§ ENTRIES PROVIDED
____

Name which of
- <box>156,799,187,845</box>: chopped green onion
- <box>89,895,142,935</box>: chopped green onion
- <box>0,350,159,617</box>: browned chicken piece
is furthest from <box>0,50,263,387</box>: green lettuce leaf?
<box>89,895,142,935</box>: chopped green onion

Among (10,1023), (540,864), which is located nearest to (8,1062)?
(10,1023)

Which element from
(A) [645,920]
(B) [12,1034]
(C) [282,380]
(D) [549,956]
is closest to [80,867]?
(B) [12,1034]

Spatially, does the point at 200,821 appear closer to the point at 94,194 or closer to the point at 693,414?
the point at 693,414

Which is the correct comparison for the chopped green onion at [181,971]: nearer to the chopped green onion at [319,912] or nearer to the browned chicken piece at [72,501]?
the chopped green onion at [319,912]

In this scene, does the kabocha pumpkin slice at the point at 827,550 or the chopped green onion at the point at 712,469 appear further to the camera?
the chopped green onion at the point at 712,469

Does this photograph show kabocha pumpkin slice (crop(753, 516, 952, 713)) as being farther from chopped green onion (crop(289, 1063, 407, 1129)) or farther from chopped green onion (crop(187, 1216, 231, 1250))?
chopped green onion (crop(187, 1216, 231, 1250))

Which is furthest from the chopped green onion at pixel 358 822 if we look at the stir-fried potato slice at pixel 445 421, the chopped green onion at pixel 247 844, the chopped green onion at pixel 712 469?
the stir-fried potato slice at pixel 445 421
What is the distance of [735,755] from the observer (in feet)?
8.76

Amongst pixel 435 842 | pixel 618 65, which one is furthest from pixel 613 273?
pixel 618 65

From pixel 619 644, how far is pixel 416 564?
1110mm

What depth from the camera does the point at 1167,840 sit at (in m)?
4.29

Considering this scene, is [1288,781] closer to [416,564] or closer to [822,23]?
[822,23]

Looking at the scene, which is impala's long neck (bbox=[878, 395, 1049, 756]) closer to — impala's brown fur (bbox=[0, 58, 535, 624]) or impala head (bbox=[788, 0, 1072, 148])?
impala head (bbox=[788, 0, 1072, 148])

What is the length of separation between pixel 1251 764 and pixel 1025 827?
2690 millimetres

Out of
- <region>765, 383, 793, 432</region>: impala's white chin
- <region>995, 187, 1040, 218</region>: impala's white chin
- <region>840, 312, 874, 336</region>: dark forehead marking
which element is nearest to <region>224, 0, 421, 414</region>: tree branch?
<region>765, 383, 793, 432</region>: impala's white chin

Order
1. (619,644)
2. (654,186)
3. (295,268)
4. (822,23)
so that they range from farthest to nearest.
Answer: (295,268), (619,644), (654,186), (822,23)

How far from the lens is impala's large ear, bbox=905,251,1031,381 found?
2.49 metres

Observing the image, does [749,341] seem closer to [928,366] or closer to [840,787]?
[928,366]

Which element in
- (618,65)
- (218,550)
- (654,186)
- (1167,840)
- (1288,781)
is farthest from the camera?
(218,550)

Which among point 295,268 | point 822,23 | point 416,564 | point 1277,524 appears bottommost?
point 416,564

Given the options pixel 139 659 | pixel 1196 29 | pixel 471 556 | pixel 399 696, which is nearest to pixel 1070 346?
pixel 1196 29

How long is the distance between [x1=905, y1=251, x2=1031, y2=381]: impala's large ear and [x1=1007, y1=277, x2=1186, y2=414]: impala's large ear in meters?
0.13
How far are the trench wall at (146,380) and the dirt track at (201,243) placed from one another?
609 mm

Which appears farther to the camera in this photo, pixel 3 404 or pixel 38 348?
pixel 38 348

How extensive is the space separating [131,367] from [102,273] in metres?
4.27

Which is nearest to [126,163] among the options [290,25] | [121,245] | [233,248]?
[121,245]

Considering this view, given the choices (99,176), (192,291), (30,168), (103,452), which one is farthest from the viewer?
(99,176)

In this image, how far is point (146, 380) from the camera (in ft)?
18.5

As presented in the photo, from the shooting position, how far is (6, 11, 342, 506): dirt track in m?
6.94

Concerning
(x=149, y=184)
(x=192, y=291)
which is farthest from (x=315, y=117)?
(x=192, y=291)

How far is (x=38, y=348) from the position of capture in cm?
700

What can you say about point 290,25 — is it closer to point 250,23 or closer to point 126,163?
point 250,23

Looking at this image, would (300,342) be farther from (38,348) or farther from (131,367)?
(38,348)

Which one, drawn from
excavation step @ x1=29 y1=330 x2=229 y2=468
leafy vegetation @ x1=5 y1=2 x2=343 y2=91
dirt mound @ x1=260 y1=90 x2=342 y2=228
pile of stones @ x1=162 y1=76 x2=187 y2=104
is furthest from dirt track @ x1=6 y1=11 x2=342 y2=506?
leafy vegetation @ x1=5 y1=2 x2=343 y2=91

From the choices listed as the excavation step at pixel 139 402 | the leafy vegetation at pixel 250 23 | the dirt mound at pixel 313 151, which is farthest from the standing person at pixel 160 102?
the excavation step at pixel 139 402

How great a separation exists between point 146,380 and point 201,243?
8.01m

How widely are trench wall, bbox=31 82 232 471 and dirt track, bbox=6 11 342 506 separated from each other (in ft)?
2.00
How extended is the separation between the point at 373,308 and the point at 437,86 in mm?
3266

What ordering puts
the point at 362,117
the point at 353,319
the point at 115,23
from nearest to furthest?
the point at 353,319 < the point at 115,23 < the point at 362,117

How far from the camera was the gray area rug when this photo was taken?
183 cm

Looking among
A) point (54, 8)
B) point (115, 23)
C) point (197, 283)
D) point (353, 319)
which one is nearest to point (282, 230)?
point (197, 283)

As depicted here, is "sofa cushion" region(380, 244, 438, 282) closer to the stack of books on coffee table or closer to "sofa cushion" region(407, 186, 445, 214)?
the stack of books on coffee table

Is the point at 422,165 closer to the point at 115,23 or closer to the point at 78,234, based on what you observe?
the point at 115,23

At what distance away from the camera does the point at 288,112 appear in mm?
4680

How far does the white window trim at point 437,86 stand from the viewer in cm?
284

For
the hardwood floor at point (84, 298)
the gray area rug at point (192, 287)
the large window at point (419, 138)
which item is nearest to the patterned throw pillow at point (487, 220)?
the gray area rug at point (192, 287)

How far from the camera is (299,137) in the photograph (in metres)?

____

§ EXERCISE GOAL
Reproduce the material above exactly; please quote every line of it.

§ RESULT OF THE EXERCISE
Name which of
- <box>156,799,187,845</box>: chopped green onion
- <box>89,895,142,935</box>: chopped green onion
- <box>0,350,159,617</box>: browned chicken piece
is furthest from <box>0,50,263,387</box>: green lettuce leaf?
<box>89,895,142,935</box>: chopped green onion

Among (10,1023), (540,864), which is located nearest to (8,1062)?
(10,1023)

Which element from
(A) [645,920]
(B) [12,1034]
(C) [282,380]
(D) [549,956]
is closest to [80,867]?
(B) [12,1034]

Spatially, does the point at 200,821 appear closer to the point at 94,194 or closer to the point at 693,414?
the point at 693,414

Which is the correct comparison for the chopped green onion at [181,971]: nearer to the chopped green onion at [319,912] or nearer to the browned chicken piece at [72,501]?
the chopped green onion at [319,912]

In this scene, does the kabocha pumpkin slice at the point at 827,550 or the chopped green onion at the point at 712,469 appear further to the camera?
the chopped green onion at the point at 712,469

Does this photograph show kabocha pumpkin slice (crop(753, 516, 952, 713)) as being farther from chopped green onion (crop(289, 1063, 407, 1129)) or farther from chopped green onion (crop(187, 1216, 231, 1250))?
chopped green onion (crop(187, 1216, 231, 1250))

Which is furthest from the chopped green onion at pixel 358 822 if we look at the stir-fried potato slice at pixel 445 421, the chopped green onion at pixel 247 844, the chopped green onion at pixel 712 469?
the stir-fried potato slice at pixel 445 421
What is the distance of [735,755] from the observer (in feet)?
8.76

Amongst pixel 435 842 | pixel 618 65, which one is furthest from pixel 613 273?
pixel 618 65

From pixel 619 644, how far is pixel 416 564?
1110mm

What depth from the camera does the point at 1167,840 sit at (in m)?
4.29

Considering this scene, is [1288,781] closer to [416,564] or closer to [822,23]?
[822,23]

Looking at the scene, which is impala's long neck (bbox=[878, 395, 1049, 756]) closer to — impala's brown fur (bbox=[0, 58, 535, 624]) or impala head (bbox=[788, 0, 1072, 148])?
impala head (bbox=[788, 0, 1072, 148])

What is the length of separation between pixel 1251 764 and pixel 1025 827?
2690 millimetres

Out of
- <region>765, 383, 793, 432</region>: impala's white chin
- <region>995, 187, 1040, 218</region>: impala's white chin
- <region>840, 312, 874, 336</region>: dark forehead marking
which element is nearest to <region>224, 0, 421, 414</region>: tree branch?
<region>765, 383, 793, 432</region>: impala's white chin

Order
1. (619,644)
2. (654,186)
3. (295,268)
4. (822,23)
so that they range from farthest to nearest.
Answer: (295,268), (619,644), (654,186), (822,23)

How far from the lens is impala's large ear, bbox=905,251,1031,381 found?
2.49 metres

Observing the image, does [749,341] seem closer to [928,366] or closer to [840,787]?
[928,366]

Which element in
- (618,65)
- (218,550)
- (654,186)
- (1167,840)
- (1288,781)
is farthest from the camera?
(218,550)

Which among point 295,268 | point 822,23 | point 416,564 | point 1277,524 appears bottommost?
point 416,564

Given the options pixel 139 659 | pixel 1196 29 | pixel 471 556 | pixel 399 696, which is nearest to pixel 1070 346?
pixel 1196 29

How long is the distance between [x1=905, y1=251, x2=1031, y2=381]: impala's large ear and [x1=1007, y1=277, x2=1186, y2=414]: impala's large ear in meters?
0.13
How far are the trench wall at (146,380) and the dirt track at (201,243) placed from one another?
609 mm

Which appears farther to the camera in this photo, pixel 3 404 or pixel 38 348?
pixel 38 348

How extensive is the space separating [131,367] from [102,273] in metres?
4.27

Which is nearest to [126,163] among the options [290,25] | [121,245] | [233,248]?
[121,245]

Considering this view, given the choices (99,176), (192,291), (30,168), (103,452), which one is farthest from the viewer?
(99,176)

In this image, how far is point (146, 380) from the camera (in ft)?
18.5

As presented in the photo, from the shooting position, how far is (6, 11, 342, 506): dirt track in m?
6.94

Concerning
(x=149, y=184)
(x=192, y=291)
which is farthest from (x=315, y=117)?
(x=192, y=291)

How far is (x=38, y=348) from the position of capture in cm?
700

What can you say about point 290,25 — is it closer to point 250,23 or closer to point 126,163?
point 250,23

Looking at this image, would (300,342) be farther from (38,348) or farther from (131,367)?
(38,348)

Which one, drawn from
excavation step @ x1=29 y1=330 x2=229 y2=468
leafy vegetation @ x1=5 y1=2 x2=343 y2=91
dirt mound @ x1=260 y1=90 x2=342 y2=228
pile of stones @ x1=162 y1=76 x2=187 y2=104
is furthest from dirt track @ x1=6 y1=11 x2=342 y2=506?
leafy vegetation @ x1=5 y1=2 x2=343 y2=91

From the choices listed as the excavation step at pixel 139 402 | the leafy vegetation at pixel 250 23 | the dirt mound at pixel 313 151, which is farthest from the standing person at pixel 160 102?
the excavation step at pixel 139 402

How great a separation exists between point 146,380 and point 201,243?
8.01m

How widely are trench wall, bbox=31 82 232 471 and dirt track, bbox=6 11 342 506 separated from each other (in ft)?
2.00
How extended is the separation between the point at 373,308 and the point at 437,86 in mm?
3266

What ordering puts
the point at 362,117
the point at 353,319
the point at 115,23
from nearest to furthest?
the point at 353,319 < the point at 115,23 < the point at 362,117

How far from the camera was the gray area rug when this photo was taken?
183 cm

Looking among
A) point (54, 8)
B) point (115, 23)
C) point (197, 283)
D) point (353, 319)
which one is nearest to point (282, 230)?
point (197, 283)

As depicted here, is "sofa cushion" region(380, 244, 438, 282) closer to the stack of books on coffee table or closer to "sofa cushion" region(407, 186, 445, 214)?
the stack of books on coffee table

Is the point at 422,165 closer to the point at 115,23 or closer to the point at 78,234, based on what you observe?
the point at 115,23

At what distance away from the camera does the point at 288,112 appear in mm?
4680

How far does the white window trim at point 437,86 stand from the viewer in cm?
284

For
the hardwood floor at point (84, 298)
the gray area rug at point (192, 287)
the large window at point (419, 138)
which item is nearest to the patterned throw pillow at point (487, 220)?
the gray area rug at point (192, 287)

How far from the camera is (299,137) in the photograph (in metres)?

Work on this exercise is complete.